WHEN FALL IS COMING Reviewed by GREG KING
Director: Francois Ozon
Stars: Helene Vincent, Josiane Balasko, Ludivine Sagnier, Garln Erlos, Pierre Lottin, Sophie Guillemin, Malik Zidi, Paul Beaurepaire.

Mushrooms and murder make for a potent mix. We’ve had various takes on this theme in films like Alan Madden’s 1995 black comedy Mushrooms, and several other films. The recent controversial mushroom murder trial that played out in Victoria over the past couple of months garnered media attention and newspaper headlines around the world. And that court case will be in the back of the minds of audiences who visit the cinema to see this sublime and compelling French drama in which mushroom poisoning plays a part. This drama is the latest film from prolific French filmmaker Francois Ozon, and is, arguably his best film for many years.
Michelle (Helene Vincent, from Three Colors Red, etc) lives in rural France. A former prostitute who plied her trade in Paris, the elderly Michelle has retreated to Burgundy where she enjoys the languid pace of life, walking through the nearby woods and picking mushrooms with her close friend Marie-Claude (Josiane Balasko, from The Hedgehog, etc). The two women enjoy the simple pleasures of life in the country.
Michelle dotes on her young grandson Lucas (newcomer Garlan Erlos, in his film debut), whom she rarely sees. Lucas is caught in the middle of the bitter fights between his mother Valerie (Ludivine Sagnier, from the Ridley Scott epic Napoleon, etc) and estranged father Laurent (Malik Zidi, from Ozon’s 2000 drama Water Drops On Burning Rocks, etc). Valerie has never really forgiven Michelle for her past life, which creates tension between the two women.
Valerie brings Lucas to Michelle’s place in the country for a weekend visit. Lucas adores his grandmother and finds her house a place of quiet that allows him to escape the tension of his home in Paris. Michelle cooks a meal for the family to share. The meal is laced with freshly picked mushrooms. Neither Lucas nor Michelle eat the mushrooms, but Valerie does. She soon falls ill and is briefly hospitalised.

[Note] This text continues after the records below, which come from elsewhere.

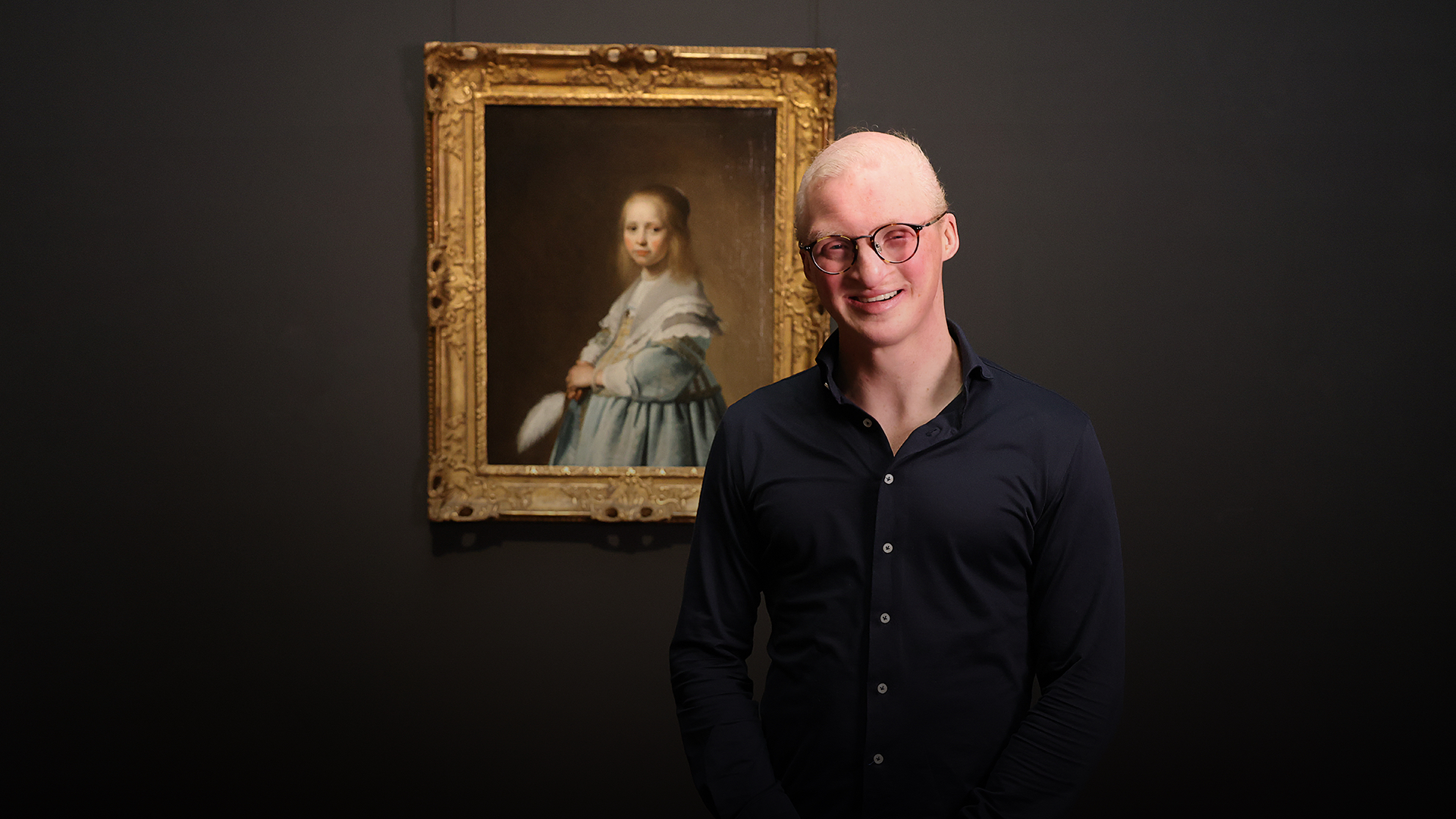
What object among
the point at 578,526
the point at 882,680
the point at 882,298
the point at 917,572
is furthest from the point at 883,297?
the point at 578,526

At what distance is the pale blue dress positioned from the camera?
2629 mm

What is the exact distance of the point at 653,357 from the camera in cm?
263

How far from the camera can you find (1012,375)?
1.37m

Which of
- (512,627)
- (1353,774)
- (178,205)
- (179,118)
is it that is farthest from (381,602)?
(1353,774)

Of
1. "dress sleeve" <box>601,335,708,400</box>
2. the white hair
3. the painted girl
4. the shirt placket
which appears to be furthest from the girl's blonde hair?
the shirt placket

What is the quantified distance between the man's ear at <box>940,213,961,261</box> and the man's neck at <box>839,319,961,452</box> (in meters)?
0.11

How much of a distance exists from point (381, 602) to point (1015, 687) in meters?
2.09

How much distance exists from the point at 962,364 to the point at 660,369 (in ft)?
4.66

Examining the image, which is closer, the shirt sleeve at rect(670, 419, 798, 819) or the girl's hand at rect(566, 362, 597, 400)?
the shirt sleeve at rect(670, 419, 798, 819)

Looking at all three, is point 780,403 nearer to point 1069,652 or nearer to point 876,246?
point 876,246

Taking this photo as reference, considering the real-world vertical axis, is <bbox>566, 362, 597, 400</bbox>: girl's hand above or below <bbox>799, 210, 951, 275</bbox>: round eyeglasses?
below

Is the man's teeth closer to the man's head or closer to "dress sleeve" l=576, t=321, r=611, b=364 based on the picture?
the man's head

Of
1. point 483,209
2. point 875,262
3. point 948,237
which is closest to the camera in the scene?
point 875,262

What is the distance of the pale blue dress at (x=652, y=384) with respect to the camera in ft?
8.63
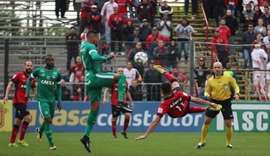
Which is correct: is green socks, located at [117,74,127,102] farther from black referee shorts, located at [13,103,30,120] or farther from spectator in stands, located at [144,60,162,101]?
black referee shorts, located at [13,103,30,120]

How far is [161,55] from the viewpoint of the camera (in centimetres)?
3083

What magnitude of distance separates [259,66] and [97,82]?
12844mm

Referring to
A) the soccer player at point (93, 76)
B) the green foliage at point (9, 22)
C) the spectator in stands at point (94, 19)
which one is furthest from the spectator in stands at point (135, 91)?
the soccer player at point (93, 76)

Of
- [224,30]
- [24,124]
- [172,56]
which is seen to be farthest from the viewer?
[224,30]

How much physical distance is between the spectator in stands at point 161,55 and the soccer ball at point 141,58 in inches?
15.6

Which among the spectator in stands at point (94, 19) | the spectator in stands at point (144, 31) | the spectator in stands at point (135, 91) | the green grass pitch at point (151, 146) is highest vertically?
the spectator in stands at point (94, 19)

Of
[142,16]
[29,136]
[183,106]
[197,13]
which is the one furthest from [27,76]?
[197,13]

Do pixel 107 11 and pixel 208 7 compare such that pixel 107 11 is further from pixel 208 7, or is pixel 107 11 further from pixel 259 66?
pixel 259 66

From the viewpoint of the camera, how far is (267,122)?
31703mm

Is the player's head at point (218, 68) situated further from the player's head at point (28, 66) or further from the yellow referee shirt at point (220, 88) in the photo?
the player's head at point (28, 66)

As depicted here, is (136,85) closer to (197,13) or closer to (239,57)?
(239,57)

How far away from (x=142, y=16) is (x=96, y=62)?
16.3 m

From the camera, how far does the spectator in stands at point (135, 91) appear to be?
30.8 metres

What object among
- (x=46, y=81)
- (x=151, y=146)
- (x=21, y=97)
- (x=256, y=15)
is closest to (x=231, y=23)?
(x=256, y=15)
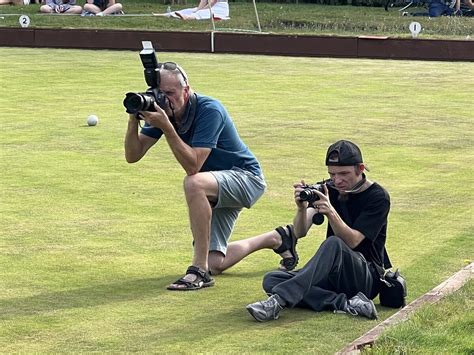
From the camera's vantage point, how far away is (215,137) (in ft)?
24.2

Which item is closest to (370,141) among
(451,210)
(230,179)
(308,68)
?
(451,210)

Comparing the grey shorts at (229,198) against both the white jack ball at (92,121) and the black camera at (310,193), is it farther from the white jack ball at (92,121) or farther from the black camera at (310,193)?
the white jack ball at (92,121)

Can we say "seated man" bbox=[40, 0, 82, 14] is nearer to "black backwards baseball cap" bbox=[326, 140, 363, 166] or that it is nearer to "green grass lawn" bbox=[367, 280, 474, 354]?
"black backwards baseball cap" bbox=[326, 140, 363, 166]

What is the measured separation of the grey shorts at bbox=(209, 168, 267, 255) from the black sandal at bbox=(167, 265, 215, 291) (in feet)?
1.04

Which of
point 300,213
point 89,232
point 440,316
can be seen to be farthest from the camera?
point 89,232

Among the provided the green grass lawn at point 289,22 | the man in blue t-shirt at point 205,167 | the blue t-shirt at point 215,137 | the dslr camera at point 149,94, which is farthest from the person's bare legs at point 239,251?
the green grass lawn at point 289,22

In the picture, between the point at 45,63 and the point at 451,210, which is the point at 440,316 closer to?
the point at 451,210

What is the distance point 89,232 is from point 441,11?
2117cm

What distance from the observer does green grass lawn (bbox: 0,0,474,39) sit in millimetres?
24344

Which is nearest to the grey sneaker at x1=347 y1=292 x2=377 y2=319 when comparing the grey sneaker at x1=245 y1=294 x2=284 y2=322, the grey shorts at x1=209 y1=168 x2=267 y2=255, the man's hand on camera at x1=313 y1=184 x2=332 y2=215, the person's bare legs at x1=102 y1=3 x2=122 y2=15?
the grey sneaker at x1=245 y1=294 x2=284 y2=322

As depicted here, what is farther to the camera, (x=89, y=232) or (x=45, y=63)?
(x=45, y=63)

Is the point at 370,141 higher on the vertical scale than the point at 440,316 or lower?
lower

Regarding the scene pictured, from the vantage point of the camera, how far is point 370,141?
1292 centimetres

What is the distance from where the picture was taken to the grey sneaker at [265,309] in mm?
6477
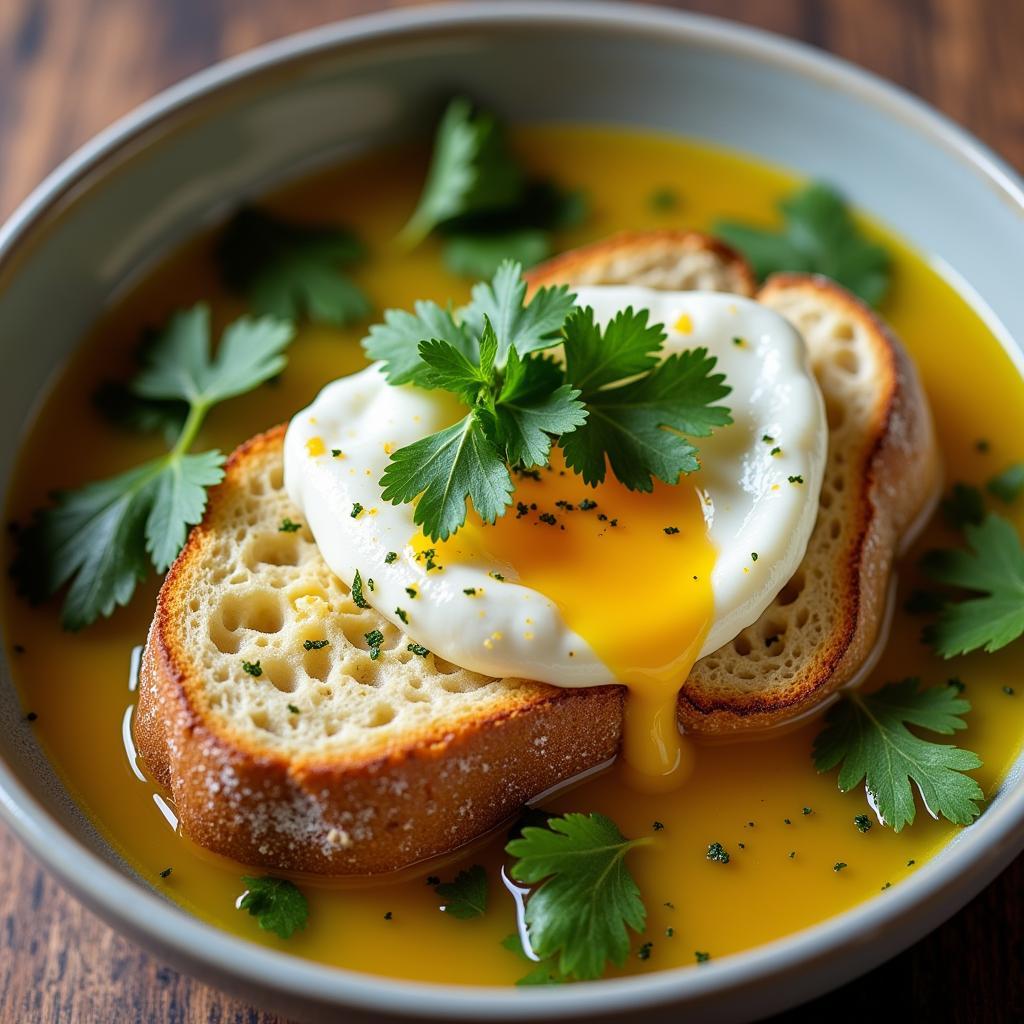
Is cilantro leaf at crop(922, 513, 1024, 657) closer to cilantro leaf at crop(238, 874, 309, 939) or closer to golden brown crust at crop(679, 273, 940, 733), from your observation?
golden brown crust at crop(679, 273, 940, 733)

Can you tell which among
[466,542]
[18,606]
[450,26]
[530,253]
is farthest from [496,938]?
[450,26]

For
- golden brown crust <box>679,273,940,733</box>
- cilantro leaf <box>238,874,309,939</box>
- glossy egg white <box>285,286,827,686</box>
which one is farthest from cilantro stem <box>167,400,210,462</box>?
golden brown crust <box>679,273,940,733</box>

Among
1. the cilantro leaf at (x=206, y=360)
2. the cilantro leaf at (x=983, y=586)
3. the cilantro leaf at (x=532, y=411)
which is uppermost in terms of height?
the cilantro leaf at (x=206, y=360)

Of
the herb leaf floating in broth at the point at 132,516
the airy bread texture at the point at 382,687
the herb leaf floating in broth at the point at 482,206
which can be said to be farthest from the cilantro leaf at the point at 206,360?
the herb leaf floating in broth at the point at 482,206

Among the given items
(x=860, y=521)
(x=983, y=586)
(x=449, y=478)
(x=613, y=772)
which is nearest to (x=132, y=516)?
(x=449, y=478)

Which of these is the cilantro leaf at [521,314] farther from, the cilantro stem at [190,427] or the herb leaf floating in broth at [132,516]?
the cilantro stem at [190,427]

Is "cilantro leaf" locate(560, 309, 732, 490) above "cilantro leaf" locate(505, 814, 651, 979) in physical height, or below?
above
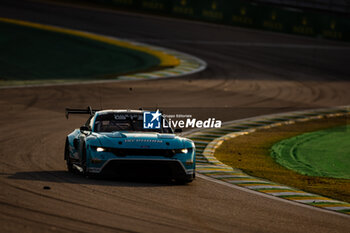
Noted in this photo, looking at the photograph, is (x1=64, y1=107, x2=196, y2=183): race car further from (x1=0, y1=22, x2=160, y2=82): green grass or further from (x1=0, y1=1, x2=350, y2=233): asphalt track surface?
(x1=0, y1=22, x2=160, y2=82): green grass

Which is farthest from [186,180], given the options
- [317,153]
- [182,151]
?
[317,153]

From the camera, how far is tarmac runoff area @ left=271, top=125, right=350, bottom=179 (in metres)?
15.5

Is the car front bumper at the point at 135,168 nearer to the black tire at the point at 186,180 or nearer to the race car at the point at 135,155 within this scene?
the race car at the point at 135,155

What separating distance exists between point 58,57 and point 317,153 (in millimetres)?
19522

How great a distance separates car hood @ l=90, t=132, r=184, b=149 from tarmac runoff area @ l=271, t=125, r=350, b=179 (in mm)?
3798

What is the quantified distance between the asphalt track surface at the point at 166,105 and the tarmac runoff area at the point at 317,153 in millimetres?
3386

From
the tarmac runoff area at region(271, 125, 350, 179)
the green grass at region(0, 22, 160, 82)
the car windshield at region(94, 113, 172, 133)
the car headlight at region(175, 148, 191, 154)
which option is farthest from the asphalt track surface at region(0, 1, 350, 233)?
the tarmac runoff area at region(271, 125, 350, 179)

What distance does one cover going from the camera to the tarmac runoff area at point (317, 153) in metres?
15.5

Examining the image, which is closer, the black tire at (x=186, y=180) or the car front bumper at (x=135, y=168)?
the car front bumper at (x=135, y=168)

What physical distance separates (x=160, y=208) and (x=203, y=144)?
8772 millimetres

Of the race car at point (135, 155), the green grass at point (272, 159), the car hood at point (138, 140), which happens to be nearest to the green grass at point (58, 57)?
the green grass at point (272, 159)

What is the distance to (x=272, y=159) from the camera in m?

She accuses Michelle of having deliberately tried to poison her. Believing that Michelle is unfit to look after Lucas Valerie takes Lucas back to Paris with her,forbidding Michelle from ever seeing Lucas again. Thsi leaves Michelle distraught and upset. Michelle confides her fears in her long time friend Marie-Claude. Marie-Claude’s son Vincent (Pierre Lottin, from The Night Of The 12th, etc) has recently been released from prison, and he overhears Michelle’s fears about Valerie and Lucas. Vincent heads off to Paris to try and plead with Valerie to change her mind. Shortly afterwards, Valerie dies following a fall from her apartment balcony. Was it an accident, suicide, or something more sinister?
Ozon and co-writer and regular collaborator Philippe Piazzo (The Crime Is Mine, etc) are not giving the audience any easy answers here, letting the audience speculate. This subtly nuanced and brilliantly written film is shaped by secrets and lies, guilt, recriminations, family dysfunction and suspicion, and Ozon gives the material a deliberate air of ambiguity. Nothing is simple or clear. His pacing is deliberate, breathing life into the characters. The film is tinged with an air of melancholy and regret. When Fall Is Coming has been gorgeously shot in autumnal colours by cinematographer Jerome Almeras (Human Capital, etc), who captures the rustic beauty of the setting.
A veteran of theatre and film and whose career has spanned some six decades, Vincent is good as Michelle, bringing warmth and resolve to her character. Sagnier tinges her obnoxious, demanding, judgemental and overly critical Valerie with an air of bitterness, and she is clearly an unsympathetic character. Newcomer Erlos is good as Michelle’s curious 10-year-old grandson Lucas. Sophie Guillemin also registers strongly as a detective who entertains niggling doubts about Valerie’s death.
When Fall Is Coming will have audiences still thinking about this provocative and engrossing drama long after they have left the cinema.